Monday, 29 de April de 2024 ISSN 1519-7670 - Ano 24 - nº 1285

Jornalismo na Espanha passa por momento de mudança

Perder um ótimo diretor editorial em um grande jornal pode ser considerado uma fatalidade. Perder dois soa como descuido. Mas quando três dos principais jornais diários da Espanha substituem seus editores-chefes num intervalo de poucos meses, fica claro que algo está acontecendo.

Muitos apontam a crise econônica – que provocou queda na circulação e nas receitas publicitárias – para explicar as mudanças na liderança dos jornais El País, El Mundo e La Vanguardia. Outros evocam uma história familiar a jornais do mundo inteiro: a migração de leitores do impresso para a internet.

No entanto, analistas de mídia na Espanha dizem haver outro fator em jogo: o crescimento das startups de jornalismo – já há mais de 300 empresas do gênero no país. Formada por uma mistura de veteranos demitidos durante a crise econômica e jovens que tentam ganhar posição em uma indústria onde poucos estão contratando, as startups estão dispostas a fazer as perguntas que a mídia tradicional espanhola evita.

Dependência financeira

“Quando a Espanha estava à beira do colapso financeiro, os espanhóis começaram a exigir mais responsabilidade de suas instituições”, diz Rafael Aníbal, ex-jornalista que agora trabalha no setor de comunicações. “As pessoas buscavam fontes de informação que não estivessem diretamente ligadas ao poder.”

Em contraste, a mídia tradicional buscava enfrentar a crise, tornando-se mais institucionalizada. Aníbal cita o principal jornal espanhol, El País, fundado no final de 1970, poucos meses após a morte do ditador Francisco Franco. Atolado em dívidas, o grupo de comunicação Prisa, proprietário do jornal, recentemente fechou um acordo para receber indulto de credores, porém cedendo 16% de suas ações a banqueiros.

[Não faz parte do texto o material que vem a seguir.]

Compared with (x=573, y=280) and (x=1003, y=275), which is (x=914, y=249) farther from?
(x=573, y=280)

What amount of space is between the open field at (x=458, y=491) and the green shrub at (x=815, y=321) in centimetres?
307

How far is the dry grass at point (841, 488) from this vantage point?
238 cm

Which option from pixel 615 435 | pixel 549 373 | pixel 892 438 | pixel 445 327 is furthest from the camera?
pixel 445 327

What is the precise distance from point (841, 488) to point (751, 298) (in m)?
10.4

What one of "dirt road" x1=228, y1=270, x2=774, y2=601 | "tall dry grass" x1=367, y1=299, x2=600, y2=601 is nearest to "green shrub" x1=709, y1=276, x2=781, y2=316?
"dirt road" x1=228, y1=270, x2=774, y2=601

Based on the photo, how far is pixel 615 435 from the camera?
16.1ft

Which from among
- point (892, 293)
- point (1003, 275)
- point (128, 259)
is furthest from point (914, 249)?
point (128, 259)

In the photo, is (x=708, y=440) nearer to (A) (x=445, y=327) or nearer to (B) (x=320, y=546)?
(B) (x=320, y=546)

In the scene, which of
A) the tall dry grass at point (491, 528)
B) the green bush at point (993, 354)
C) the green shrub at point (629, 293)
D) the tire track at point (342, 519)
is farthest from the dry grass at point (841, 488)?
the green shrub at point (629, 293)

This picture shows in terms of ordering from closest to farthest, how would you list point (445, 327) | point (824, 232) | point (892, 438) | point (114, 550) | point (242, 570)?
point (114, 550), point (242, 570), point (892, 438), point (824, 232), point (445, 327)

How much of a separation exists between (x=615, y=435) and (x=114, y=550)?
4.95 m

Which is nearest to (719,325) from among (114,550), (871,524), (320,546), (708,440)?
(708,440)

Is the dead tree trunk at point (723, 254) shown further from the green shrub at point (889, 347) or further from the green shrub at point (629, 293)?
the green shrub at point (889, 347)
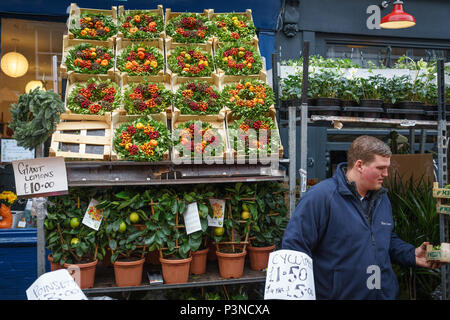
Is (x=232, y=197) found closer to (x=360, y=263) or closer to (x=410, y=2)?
(x=360, y=263)

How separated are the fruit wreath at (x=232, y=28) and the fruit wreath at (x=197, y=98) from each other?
0.76m

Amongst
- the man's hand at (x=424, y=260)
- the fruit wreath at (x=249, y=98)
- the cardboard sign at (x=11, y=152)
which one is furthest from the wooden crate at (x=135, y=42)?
the man's hand at (x=424, y=260)

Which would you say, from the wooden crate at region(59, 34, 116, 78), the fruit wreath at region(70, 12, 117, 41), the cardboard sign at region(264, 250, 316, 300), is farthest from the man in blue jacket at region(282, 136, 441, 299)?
the fruit wreath at region(70, 12, 117, 41)

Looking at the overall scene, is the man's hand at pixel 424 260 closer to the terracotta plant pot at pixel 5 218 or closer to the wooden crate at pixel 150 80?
the wooden crate at pixel 150 80

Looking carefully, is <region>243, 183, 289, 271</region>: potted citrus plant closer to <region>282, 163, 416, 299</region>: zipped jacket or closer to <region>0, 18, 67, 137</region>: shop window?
<region>282, 163, 416, 299</region>: zipped jacket

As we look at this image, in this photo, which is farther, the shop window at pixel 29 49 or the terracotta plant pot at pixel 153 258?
the shop window at pixel 29 49

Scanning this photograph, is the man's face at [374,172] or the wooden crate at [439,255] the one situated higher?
the man's face at [374,172]

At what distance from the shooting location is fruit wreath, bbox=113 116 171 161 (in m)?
3.71

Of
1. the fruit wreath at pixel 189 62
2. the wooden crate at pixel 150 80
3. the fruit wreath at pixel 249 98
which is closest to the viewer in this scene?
the fruit wreath at pixel 249 98

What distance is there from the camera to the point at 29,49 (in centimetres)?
709

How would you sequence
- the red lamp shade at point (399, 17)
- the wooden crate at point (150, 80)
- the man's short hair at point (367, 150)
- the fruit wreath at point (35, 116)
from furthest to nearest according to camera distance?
1. the red lamp shade at point (399, 17)
2. the wooden crate at point (150, 80)
3. the fruit wreath at point (35, 116)
4. the man's short hair at point (367, 150)

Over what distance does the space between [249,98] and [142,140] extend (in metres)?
1.21

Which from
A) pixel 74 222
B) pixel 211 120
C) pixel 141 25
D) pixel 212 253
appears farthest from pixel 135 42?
pixel 212 253

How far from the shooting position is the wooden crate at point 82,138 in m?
3.75
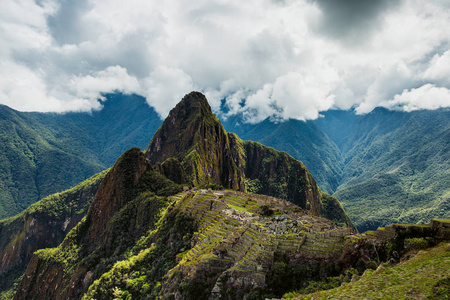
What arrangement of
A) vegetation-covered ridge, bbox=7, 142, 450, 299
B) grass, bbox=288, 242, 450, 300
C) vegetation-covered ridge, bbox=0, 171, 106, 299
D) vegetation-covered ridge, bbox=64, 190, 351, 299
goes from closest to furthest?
1. grass, bbox=288, 242, 450, 300
2. vegetation-covered ridge, bbox=7, 142, 450, 299
3. vegetation-covered ridge, bbox=64, 190, 351, 299
4. vegetation-covered ridge, bbox=0, 171, 106, 299

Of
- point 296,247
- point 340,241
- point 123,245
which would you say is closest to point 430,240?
point 340,241

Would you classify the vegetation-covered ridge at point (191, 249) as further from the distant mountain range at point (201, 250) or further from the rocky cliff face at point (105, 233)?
the rocky cliff face at point (105, 233)

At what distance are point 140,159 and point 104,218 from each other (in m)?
26.4

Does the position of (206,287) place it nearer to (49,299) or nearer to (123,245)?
(123,245)

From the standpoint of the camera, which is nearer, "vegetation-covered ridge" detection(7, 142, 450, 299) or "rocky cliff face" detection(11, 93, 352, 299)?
"vegetation-covered ridge" detection(7, 142, 450, 299)

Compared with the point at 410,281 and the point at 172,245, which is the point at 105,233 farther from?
the point at 410,281

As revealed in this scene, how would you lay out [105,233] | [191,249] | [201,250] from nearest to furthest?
[201,250] < [191,249] < [105,233]

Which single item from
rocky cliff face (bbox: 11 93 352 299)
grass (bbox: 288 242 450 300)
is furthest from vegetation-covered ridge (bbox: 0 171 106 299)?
grass (bbox: 288 242 450 300)

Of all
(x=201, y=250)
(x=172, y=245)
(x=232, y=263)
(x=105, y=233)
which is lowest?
(x=232, y=263)

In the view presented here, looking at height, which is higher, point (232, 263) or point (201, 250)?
point (201, 250)

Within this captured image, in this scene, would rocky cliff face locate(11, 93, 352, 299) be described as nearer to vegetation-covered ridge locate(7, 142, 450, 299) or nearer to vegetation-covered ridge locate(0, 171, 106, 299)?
vegetation-covered ridge locate(7, 142, 450, 299)

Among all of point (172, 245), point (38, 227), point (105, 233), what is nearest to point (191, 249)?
point (172, 245)

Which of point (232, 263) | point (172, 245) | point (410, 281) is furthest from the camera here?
point (172, 245)

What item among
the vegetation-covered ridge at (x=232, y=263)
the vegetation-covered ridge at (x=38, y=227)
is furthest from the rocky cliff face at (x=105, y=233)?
the vegetation-covered ridge at (x=38, y=227)
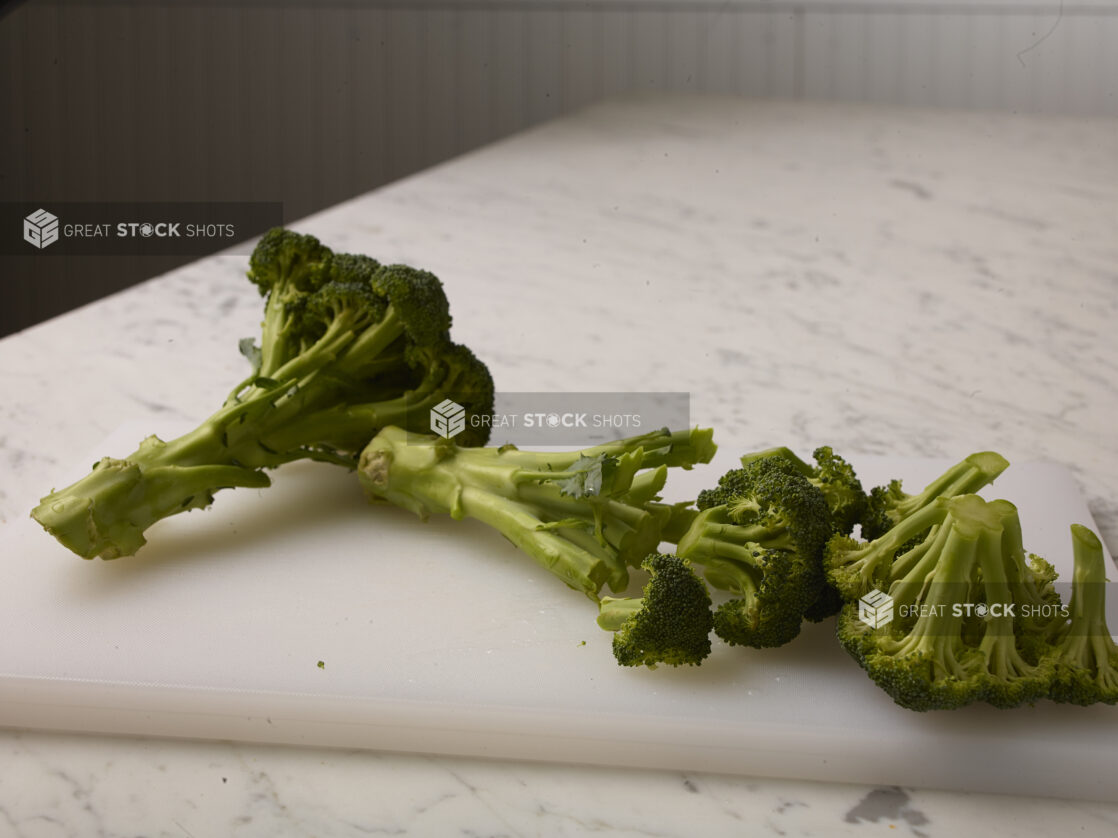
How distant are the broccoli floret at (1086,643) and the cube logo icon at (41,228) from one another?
130 inches

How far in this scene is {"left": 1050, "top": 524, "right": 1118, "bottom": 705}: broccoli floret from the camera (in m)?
1.64

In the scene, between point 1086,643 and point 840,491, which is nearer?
point 1086,643

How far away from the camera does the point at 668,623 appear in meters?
1.72

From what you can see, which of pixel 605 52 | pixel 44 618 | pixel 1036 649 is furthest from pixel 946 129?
pixel 44 618

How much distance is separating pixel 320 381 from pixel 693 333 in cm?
105

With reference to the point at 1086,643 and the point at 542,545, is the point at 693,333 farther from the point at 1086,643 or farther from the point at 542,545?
the point at 1086,643

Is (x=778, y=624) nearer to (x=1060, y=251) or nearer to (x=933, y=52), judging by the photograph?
(x=1060, y=251)

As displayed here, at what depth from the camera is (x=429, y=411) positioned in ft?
7.50

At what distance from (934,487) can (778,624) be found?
31cm

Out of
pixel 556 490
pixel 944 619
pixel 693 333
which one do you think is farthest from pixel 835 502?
pixel 693 333

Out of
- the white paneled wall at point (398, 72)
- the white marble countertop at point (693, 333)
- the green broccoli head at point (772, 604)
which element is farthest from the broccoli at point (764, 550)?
the white paneled wall at point (398, 72)

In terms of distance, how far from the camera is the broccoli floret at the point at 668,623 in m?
1.72

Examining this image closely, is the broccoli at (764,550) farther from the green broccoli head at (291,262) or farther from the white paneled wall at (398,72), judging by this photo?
the white paneled wall at (398,72)

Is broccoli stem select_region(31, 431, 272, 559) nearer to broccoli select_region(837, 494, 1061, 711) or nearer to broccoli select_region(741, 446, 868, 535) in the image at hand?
broccoli select_region(741, 446, 868, 535)
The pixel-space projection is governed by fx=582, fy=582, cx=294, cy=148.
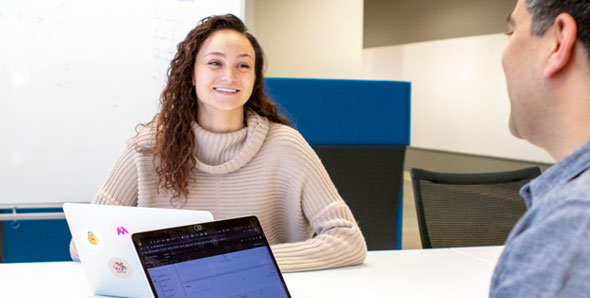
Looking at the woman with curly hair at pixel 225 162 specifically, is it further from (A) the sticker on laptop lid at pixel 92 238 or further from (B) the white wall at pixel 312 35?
(B) the white wall at pixel 312 35

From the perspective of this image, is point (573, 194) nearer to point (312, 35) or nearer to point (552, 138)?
point (552, 138)

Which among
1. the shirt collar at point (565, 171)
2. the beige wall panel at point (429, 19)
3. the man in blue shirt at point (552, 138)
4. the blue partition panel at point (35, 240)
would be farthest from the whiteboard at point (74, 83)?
the beige wall panel at point (429, 19)

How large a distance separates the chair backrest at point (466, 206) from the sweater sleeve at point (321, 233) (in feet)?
1.17

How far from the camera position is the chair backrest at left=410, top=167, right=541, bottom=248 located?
75.7 inches

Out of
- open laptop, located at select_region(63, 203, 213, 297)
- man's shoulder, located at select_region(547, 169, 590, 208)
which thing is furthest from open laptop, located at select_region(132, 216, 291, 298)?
man's shoulder, located at select_region(547, 169, 590, 208)

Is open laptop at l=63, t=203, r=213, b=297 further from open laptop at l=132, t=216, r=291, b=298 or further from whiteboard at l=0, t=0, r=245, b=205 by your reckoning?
whiteboard at l=0, t=0, r=245, b=205

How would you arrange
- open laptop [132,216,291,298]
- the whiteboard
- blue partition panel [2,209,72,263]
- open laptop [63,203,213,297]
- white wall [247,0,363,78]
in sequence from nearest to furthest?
open laptop [132,216,291,298], open laptop [63,203,213,297], the whiteboard, blue partition panel [2,209,72,263], white wall [247,0,363,78]

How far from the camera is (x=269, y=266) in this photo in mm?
1120

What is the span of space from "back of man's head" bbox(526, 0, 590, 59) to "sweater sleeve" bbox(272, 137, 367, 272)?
37.2 inches

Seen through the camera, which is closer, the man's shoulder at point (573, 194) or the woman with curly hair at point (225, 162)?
the man's shoulder at point (573, 194)

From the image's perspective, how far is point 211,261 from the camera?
3.46 ft

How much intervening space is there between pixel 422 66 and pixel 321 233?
6603 mm

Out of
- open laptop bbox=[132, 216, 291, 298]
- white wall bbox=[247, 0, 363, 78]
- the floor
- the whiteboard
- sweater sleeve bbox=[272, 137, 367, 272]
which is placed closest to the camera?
open laptop bbox=[132, 216, 291, 298]

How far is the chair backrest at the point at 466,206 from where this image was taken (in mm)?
1922
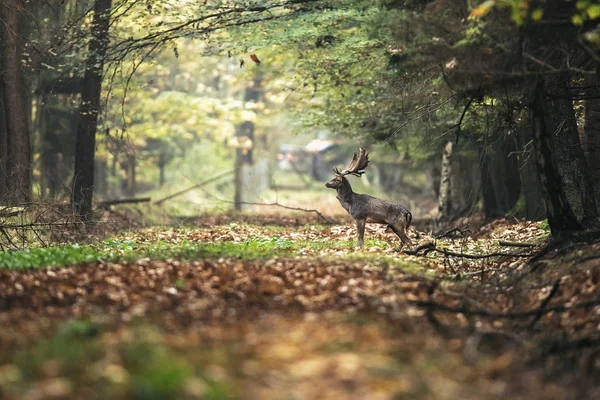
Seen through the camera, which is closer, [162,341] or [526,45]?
[162,341]

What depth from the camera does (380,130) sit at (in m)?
24.3

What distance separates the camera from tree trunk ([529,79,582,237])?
11844mm

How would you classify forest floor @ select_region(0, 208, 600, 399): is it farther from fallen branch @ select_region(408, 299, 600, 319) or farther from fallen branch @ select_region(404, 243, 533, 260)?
fallen branch @ select_region(404, 243, 533, 260)

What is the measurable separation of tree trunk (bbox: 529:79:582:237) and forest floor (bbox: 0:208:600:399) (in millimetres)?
501

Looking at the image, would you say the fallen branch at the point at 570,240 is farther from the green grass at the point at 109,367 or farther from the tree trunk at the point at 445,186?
the tree trunk at the point at 445,186

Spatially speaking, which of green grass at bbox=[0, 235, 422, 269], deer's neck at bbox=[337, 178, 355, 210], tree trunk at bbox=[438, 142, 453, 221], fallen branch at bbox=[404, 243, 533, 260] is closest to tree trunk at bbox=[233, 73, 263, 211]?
tree trunk at bbox=[438, 142, 453, 221]

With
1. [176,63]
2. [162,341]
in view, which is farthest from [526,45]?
[176,63]

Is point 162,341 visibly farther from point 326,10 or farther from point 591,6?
point 326,10

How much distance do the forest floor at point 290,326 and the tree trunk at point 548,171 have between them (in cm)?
50

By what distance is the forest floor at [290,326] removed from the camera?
5.91 meters

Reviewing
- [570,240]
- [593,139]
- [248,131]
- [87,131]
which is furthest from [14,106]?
[248,131]

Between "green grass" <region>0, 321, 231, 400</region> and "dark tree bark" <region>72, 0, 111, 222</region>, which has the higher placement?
"dark tree bark" <region>72, 0, 111, 222</region>

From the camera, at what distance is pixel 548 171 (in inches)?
473

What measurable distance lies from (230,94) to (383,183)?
1580 cm
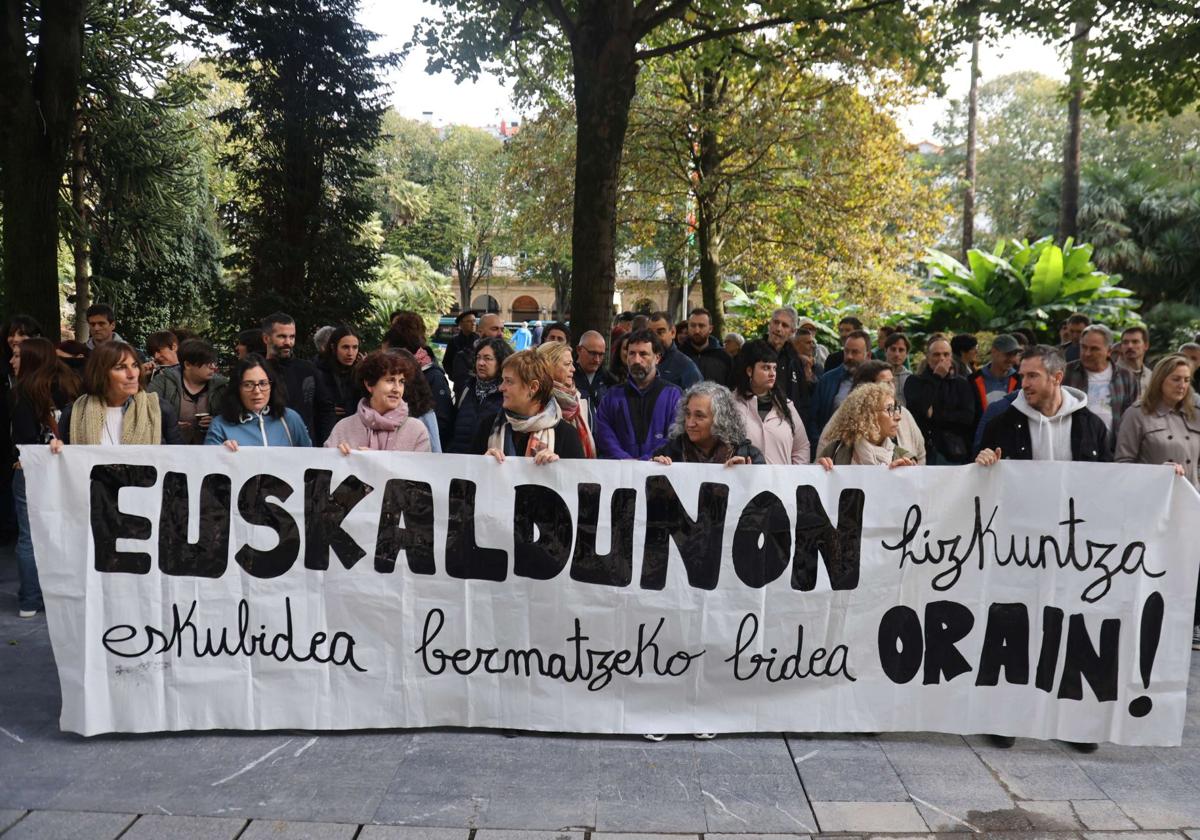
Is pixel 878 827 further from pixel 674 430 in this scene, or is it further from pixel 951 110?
pixel 951 110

O resultado, diz o ex-repórter do El País Pere Rusiñol, é que agora é impossível separar a cobertura do impresso de sua situação financeira. “Não existe liberdade de imprensa numa empresa que está falida e pertence ao banco.”

Ele cita o caso da família Botín: Emilio Botín, presidente do conselho do Banco Santander, e mais 11 membros de sua família foram investigados pelo mais alto tribunal da Espanha devido a supostas violações tributárias. “Esta notícia apareceu em todos os jornais internacionais, mas o El País não a colocou na primeira página”, lembra Rusiñol, que agora trabalha para a revista satírica Mongolia e para a revista Alternativas Económicas. “Há muitas evidências que mostram que não é possível fazer qualquer tipo de jornalismo – ou qualquer coisa minimamente digna deste título – na imprensa tradicional”.

Guerra política

Quando Pedro J. Ramírez foi dispensado do cargo de diretor no El Mundo após 25 anos de colaboração (ele também é cofundador do jornal), enfatizou que forças políticas exerceram uma influência considerável sobre a redação. Em seu editorial final, Ramírez ligou sua saída à cobertura do jornal sobre supostas propinas recebidas pelo primeiro-ministro Mariano Rajoy, que nega as acusações. “Por causa disso, o El Mundo foi transformado em pária e as grandes empresas do Ibex [índice do mercado de ações] – com algumas honrosas exceções – agiram em conformidade”, escreveu. Ramírez permanece, no entanto, como colunista do jornal.

Javier Moreno, o editor que deixou o El País, nega quaisquer alegações de influência sobre a redação. “Posso dizer honestamente que nunca sofri qualquer tipo de pressão, nem de acionistas nem de anunciantes”. Já os repórteres do El País hesitam em dar declarações sobre as pressões exercidas na redação. “Todo mundo aqui sabe que, se você começar a trabalhar em uma reportagem sobre um banco, ninguém jamais vai dizer que você não deve fazê-lo. Eles vão dizer que você não tem material suficiente para fazer a reportagem, ou que a matéria não é o que você pensa que é”, afirma um funcionário.

Antonio Caño, que assumirá o cargo de editor do El País em maio, no lugar de Moreno, irrita-se com a comparação entre startups e veículos de comunicação tradicionais. Caño enfatiza que passou mais da metade de seus mais de 30 anos de carreira trabalhando como correspondente estrangeiro. “Não sou o perfil clássico de um editor de jornal espanhol. Tradicionalmente, eles têm conexões e amigos. Eu não tenho esse tipo de rede de contatos. Sou um novato aqui”.